甘い言葉を聞かされてその気になると、知らないうちにマインドコントロールされてしまう可能性があります。
偽善者モンスターの目的は、相手を操ること
その典型例を挙げてみましょう。子どもがちょっと利他的なことをしただけで―たとえばお菓子を人にわけてあげたいとか―過剰におだてるのです。
「わー、○○ちゃんは偉いね。優しい子だね!本当に、優しいねぇ」だなんて。
これは、偽善的マインドコントロールに他なりません。冷静に見れば、「そうだね、皆で一緒に分かちあうのは、良いことだね」と穏やかに言うくらいが、過不足なく、親と子が対等でいられるのです。
それに反して、「優しいねぇー!」とはやし立てるとき、暗に、褒めて「承認された」という快楽を与え、その快楽に中毒化して同じことを繰り返すようにと、子どもを支配しようとしているのです。
そのとき、お互いの関係は対等ではありませんね。

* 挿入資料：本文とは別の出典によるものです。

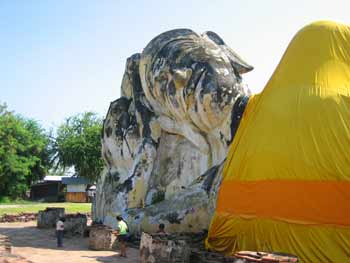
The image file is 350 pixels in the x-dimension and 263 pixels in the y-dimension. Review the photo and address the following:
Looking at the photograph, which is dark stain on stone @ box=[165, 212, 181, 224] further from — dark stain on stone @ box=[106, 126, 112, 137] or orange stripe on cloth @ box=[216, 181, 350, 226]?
dark stain on stone @ box=[106, 126, 112, 137]

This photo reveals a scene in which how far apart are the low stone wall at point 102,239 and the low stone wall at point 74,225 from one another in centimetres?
373

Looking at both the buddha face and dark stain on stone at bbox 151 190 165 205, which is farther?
dark stain on stone at bbox 151 190 165 205

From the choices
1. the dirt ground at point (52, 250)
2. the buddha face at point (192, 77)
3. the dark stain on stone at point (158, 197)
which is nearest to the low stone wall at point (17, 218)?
the dirt ground at point (52, 250)

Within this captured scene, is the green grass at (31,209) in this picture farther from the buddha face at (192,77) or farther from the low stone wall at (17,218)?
the buddha face at (192,77)

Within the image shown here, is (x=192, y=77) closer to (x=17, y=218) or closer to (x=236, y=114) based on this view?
(x=236, y=114)

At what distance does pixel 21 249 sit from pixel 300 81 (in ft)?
32.4

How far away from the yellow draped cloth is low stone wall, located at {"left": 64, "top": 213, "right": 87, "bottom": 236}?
25.7ft

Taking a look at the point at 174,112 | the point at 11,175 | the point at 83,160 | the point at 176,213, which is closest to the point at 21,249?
the point at 176,213

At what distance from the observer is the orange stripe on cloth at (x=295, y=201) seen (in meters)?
11.4

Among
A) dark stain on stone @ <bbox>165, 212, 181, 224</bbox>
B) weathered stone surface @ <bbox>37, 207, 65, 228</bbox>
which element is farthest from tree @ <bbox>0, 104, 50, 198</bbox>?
dark stain on stone @ <bbox>165, 212, 181, 224</bbox>

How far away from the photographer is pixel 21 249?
16.1 meters

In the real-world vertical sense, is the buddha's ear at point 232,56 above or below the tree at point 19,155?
above

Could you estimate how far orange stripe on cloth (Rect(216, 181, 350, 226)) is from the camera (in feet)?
37.4

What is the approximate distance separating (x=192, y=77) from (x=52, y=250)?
7483 mm
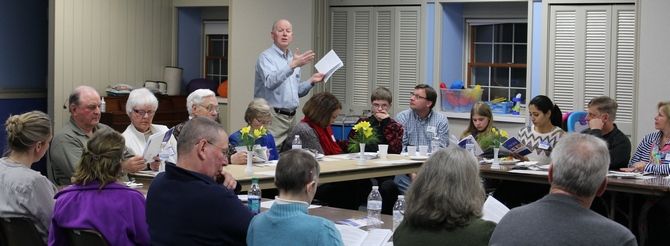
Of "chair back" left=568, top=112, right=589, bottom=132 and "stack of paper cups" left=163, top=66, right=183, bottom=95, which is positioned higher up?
"stack of paper cups" left=163, top=66, right=183, bottom=95

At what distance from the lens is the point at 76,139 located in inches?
239

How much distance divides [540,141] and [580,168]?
187 inches

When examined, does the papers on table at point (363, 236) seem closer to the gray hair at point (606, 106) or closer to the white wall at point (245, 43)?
the gray hair at point (606, 106)

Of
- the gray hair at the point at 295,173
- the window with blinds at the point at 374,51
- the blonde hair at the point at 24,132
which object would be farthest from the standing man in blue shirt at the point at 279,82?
the gray hair at the point at 295,173

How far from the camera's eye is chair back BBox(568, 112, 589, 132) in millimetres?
8773

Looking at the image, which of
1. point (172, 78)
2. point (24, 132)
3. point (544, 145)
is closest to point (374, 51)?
point (172, 78)

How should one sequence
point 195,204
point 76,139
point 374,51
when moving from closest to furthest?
point 195,204 → point 76,139 → point 374,51

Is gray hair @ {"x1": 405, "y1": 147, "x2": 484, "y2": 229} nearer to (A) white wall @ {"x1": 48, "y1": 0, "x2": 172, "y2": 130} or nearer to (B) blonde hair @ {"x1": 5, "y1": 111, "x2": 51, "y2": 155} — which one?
(B) blonde hair @ {"x1": 5, "y1": 111, "x2": 51, "y2": 155}

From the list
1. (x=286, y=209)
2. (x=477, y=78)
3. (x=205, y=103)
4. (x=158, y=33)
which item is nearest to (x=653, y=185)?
(x=205, y=103)

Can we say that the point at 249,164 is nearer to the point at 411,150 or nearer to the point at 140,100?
the point at 140,100

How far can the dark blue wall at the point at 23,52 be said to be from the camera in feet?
35.2

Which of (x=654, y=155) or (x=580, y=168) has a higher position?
(x=580, y=168)

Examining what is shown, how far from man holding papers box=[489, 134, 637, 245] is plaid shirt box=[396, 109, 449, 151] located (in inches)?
201

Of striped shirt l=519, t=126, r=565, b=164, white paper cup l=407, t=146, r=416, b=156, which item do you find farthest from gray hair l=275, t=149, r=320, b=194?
striped shirt l=519, t=126, r=565, b=164
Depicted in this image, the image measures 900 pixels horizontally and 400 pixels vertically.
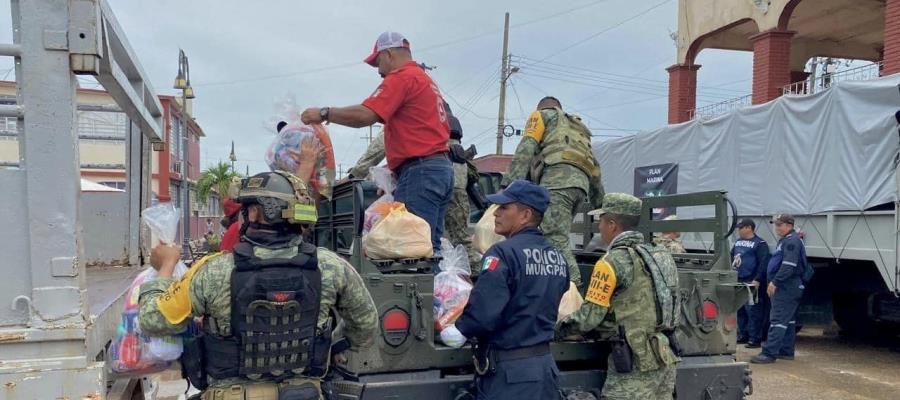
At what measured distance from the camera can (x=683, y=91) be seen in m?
16.8

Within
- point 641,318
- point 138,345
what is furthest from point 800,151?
point 138,345

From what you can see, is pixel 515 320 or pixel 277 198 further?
pixel 515 320

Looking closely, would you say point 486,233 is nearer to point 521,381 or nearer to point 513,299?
point 513,299

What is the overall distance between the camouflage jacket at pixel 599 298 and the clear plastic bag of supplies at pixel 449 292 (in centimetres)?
56

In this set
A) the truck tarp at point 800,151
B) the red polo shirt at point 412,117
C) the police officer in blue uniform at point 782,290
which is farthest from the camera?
the police officer in blue uniform at point 782,290

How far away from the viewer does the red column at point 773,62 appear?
45.3 ft

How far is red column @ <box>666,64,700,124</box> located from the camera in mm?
16641

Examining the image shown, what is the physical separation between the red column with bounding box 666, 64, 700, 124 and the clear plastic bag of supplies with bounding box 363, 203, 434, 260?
47.2 feet

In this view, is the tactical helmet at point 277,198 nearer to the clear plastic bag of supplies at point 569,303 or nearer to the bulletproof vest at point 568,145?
the clear plastic bag of supplies at point 569,303

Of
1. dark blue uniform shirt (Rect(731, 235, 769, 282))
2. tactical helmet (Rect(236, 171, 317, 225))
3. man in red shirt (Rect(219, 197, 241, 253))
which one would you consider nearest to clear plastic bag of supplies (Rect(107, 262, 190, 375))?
tactical helmet (Rect(236, 171, 317, 225))

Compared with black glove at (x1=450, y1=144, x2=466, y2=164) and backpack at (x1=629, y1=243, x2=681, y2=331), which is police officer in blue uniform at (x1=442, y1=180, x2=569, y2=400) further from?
black glove at (x1=450, y1=144, x2=466, y2=164)

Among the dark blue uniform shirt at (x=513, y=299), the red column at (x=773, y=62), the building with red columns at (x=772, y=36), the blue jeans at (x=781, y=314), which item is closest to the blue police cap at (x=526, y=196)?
the dark blue uniform shirt at (x=513, y=299)

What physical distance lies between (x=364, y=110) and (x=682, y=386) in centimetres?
235

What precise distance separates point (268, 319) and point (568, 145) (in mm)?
2454
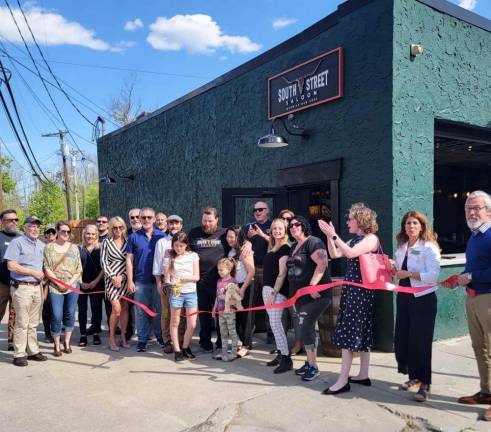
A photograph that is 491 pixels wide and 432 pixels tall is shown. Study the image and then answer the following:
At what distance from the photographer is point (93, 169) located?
233ft

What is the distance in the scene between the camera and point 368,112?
19.6 feet

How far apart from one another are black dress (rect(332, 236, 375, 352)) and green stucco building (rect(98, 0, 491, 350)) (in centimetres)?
148

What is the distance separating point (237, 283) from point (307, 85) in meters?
3.40

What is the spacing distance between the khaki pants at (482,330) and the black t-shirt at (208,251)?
10.2 ft

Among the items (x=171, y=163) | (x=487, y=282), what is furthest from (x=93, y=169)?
(x=487, y=282)

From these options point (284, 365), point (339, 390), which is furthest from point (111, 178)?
point (339, 390)

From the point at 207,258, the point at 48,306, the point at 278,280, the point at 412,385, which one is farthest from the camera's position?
the point at 48,306

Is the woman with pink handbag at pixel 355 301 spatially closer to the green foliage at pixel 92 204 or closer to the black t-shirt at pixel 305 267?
the black t-shirt at pixel 305 267

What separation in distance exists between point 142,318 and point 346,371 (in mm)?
2961

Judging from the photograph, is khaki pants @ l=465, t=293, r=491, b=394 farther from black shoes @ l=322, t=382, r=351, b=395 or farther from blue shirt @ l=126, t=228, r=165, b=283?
blue shirt @ l=126, t=228, r=165, b=283

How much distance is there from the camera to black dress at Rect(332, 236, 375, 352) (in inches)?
165

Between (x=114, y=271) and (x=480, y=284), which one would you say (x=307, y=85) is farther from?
(x=480, y=284)

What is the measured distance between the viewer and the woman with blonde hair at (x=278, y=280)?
16.3 ft

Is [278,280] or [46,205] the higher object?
[46,205]
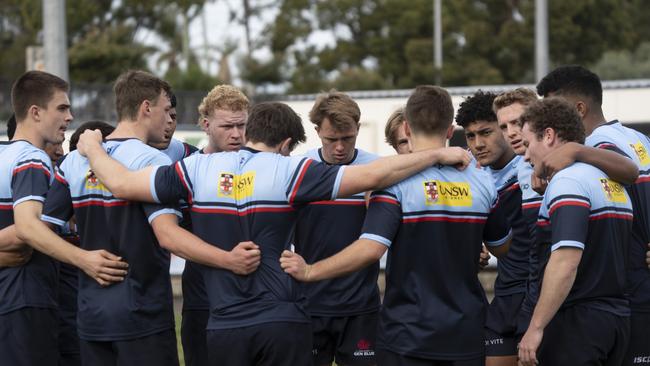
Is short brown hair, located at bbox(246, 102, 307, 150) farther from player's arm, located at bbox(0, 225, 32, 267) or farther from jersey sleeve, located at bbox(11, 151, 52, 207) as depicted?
player's arm, located at bbox(0, 225, 32, 267)

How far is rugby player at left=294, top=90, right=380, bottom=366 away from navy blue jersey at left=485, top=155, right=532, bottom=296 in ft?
2.83

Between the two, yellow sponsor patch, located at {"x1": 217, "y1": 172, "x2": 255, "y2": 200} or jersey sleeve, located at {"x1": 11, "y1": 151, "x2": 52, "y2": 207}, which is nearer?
yellow sponsor patch, located at {"x1": 217, "y1": 172, "x2": 255, "y2": 200}

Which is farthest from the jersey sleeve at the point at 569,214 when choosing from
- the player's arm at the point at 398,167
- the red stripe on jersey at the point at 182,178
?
the red stripe on jersey at the point at 182,178

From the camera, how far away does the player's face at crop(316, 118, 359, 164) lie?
6.96 meters

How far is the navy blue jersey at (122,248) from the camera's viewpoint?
19.3 feet

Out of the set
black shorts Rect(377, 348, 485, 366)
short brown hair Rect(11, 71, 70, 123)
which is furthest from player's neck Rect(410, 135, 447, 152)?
short brown hair Rect(11, 71, 70, 123)

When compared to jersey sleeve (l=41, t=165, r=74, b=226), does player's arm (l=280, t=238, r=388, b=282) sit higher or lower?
lower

ええ、子どもがどうすれば操れるかを中途半端に知っている親が、無意識的には子どもを下に見くびっているのです。
「褒められて喜ぶ」は悪癖になる
そんなふうにしてとても上手にお城を侵略された子どもは、侵略されたことにも気づかないままに、「こんなふうにすれば褒められるのか」と覚え、いつのまにかそうした行動を繰り返すようになるでしょう。
しかし問題が二つあります。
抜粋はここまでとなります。